Could the fate of India’s largest telecom companies be the same? Every passing day, they increase their bids to gain a higher share of the market. They are doing this by increasing capital expenditure, and a willingness to fund large operating losses in the hope of a glorious future, where all of this will be recouped.
In the three-headed slugfest between Bharti Airtel Ltd, Reliance Jio Infocomm Ltd and the Vodafone-Idea combine, each entity has already spent somewhere between ₹2 trillion and ₹3 trillion in gross capital investments.

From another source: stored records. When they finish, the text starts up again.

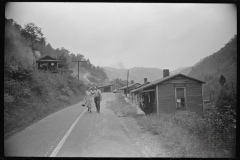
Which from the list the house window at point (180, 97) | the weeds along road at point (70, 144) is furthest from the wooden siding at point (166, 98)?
the weeds along road at point (70, 144)

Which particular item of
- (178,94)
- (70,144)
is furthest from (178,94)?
(70,144)

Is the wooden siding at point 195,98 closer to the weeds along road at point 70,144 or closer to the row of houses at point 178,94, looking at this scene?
the row of houses at point 178,94

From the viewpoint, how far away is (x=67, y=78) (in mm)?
23656

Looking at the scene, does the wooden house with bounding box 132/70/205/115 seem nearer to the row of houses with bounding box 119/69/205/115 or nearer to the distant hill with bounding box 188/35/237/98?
the row of houses with bounding box 119/69/205/115

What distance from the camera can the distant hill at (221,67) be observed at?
5.09 meters

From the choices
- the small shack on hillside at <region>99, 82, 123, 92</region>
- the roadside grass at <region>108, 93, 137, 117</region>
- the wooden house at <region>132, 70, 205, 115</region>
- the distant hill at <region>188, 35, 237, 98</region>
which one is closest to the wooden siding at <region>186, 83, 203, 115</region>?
the wooden house at <region>132, 70, 205, 115</region>

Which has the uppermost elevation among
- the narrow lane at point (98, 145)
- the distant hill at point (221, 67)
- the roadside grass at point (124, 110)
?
the distant hill at point (221, 67)

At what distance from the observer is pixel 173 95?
15922 millimetres

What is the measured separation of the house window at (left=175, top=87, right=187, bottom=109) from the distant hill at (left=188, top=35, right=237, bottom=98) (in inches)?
157

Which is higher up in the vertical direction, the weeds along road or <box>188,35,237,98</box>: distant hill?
<box>188,35,237,98</box>: distant hill

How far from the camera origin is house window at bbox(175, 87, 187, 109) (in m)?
15.9

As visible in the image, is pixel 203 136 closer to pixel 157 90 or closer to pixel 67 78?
pixel 157 90

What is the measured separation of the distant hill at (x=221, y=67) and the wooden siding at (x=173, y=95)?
289 centimetres
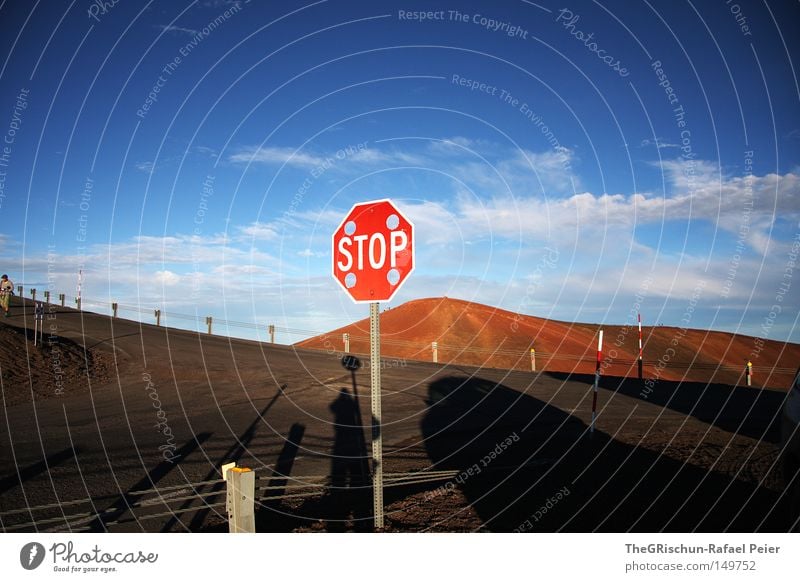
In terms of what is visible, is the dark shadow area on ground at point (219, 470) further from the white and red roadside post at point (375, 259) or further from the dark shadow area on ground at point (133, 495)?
the white and red roadside post at point (375, 259)

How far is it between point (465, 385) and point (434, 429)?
6.74 metres

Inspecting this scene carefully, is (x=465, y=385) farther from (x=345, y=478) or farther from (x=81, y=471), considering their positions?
(x=81, y=471)

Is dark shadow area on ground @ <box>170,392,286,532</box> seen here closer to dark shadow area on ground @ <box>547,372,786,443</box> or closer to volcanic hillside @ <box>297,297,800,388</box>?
dark shadow area on ground @ <box>547,372,786,443</box>

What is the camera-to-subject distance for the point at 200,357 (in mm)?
19828

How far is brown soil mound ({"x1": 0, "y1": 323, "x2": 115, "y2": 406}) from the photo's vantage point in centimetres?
1407

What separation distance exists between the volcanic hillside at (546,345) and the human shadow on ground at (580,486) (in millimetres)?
20499

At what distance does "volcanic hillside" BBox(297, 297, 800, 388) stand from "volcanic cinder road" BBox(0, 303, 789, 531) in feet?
48.1

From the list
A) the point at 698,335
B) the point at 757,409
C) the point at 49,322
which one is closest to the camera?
the point at 757,409

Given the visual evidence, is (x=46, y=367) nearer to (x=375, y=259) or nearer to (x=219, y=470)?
(x=219, y=470)

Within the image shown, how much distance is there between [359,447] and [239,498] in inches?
219

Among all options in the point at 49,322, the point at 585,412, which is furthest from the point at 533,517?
the point at 49,322

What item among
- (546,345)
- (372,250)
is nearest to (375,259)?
(372,250)

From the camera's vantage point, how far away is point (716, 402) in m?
15.5
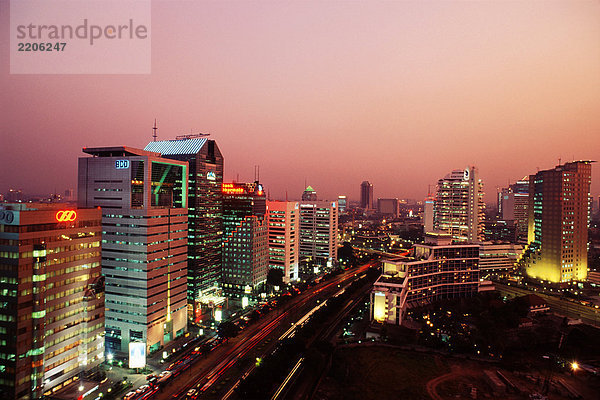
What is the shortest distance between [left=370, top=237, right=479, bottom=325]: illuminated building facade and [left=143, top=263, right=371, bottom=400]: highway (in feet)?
62.0

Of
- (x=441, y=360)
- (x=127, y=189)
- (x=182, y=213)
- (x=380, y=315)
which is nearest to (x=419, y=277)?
(x=380, y=315)

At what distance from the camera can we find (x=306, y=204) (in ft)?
436

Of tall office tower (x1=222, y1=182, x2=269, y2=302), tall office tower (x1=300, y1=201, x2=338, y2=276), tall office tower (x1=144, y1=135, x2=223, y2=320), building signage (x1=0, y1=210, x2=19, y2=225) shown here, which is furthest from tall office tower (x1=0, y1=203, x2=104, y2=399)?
tall office tower (x1=300, y1=201, x2=338, y2=276)

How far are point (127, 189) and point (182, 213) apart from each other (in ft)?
37.7

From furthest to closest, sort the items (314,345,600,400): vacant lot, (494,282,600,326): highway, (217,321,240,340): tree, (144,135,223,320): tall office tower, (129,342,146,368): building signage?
1. (144,135,223,320): tall office tower
2. (494,282,600,326): highway
3. (217,321,240,340): tree
4. (129,342,146,368): building signage
5. (314,345,600,400): vacant lot

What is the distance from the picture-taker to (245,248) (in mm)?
92375

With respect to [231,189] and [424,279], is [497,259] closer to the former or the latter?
[424,279]

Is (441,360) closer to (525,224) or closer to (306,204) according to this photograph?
(306,204)

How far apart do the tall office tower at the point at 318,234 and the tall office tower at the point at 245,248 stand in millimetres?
33583

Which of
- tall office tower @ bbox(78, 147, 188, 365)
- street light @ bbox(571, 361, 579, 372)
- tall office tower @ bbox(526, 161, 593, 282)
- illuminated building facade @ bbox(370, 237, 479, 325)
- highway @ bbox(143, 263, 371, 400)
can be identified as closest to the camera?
highway @ bbox(143, 263, 371, 400)

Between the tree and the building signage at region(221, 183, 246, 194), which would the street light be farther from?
the building signage at region(221, 183, 246, 194)

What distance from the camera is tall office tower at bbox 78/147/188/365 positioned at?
58781 mm

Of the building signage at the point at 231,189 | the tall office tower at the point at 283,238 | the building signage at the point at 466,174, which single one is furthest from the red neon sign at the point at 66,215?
the building signage at the point at 466,174

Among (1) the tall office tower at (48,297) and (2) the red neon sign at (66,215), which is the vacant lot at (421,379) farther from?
(2) the red neon sign at (66,215)
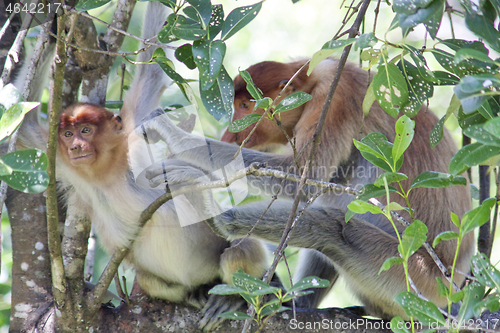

But the sharp rise in investments, especially since the entry of Reliance Jio, has also led to a shrinking of the market size. As the chart above shows, industry revenues have fallen by about a third since Reliance Jio’s entry. And this is before the new entrant’s latest salvo that involved a sharp cut in post-paid tariffs and international calling rates. Who knows what lies next?
In this backdrop, even a sizeable 50% market share may not amount to much in terms of profit potential. “We have seen spectrum auction bids and commercial decisions add up to an ‘escalation of commitment’ and undesirable outcomes, as things stand today,” Kotak’s analysts write in the report.
“The game (between telecom firms) has the potential to reach a stage where aggressive bids are placed just to force another player to exit; such aggression again reduces the size of the prize but a player can still look at the trade-off between reduced size of the prize and potentially higher share of it as a net positive. Commitments escalate easily,” they add.
Such scenarios haven’t been restricted to dollar-auction games in the past; they have played out often in real-life scenarios as well. In a paper published in the Journal of Marketing, researchers Eyal Biyalogorsky, William Boulding and Richard Staelin say that the occurrence of “escalation of commitment” phenomenon is a well documented one. They cite the examples of “the Vietnam War and Desert Storm, the Apollo moon missions, the Campeau–Federated merger, the coffee wars between Philip Morris and Procter & Gamble, the National Basketball Association draft etc.”, adding that the tendency to escalate commitments can be disastrous for firms, especially in hyper-competitive markets.
Kotak’s analysts say, “It is possible for a net-positive win-win outcome to emerge when players realize that the size of the prize and the cost associated with getting to a particular share matter as much as the share itself.” But this will involve so-called de-escalation bids, such as increasing tariffs and similar sane decisions. Now, who wants to bet on that?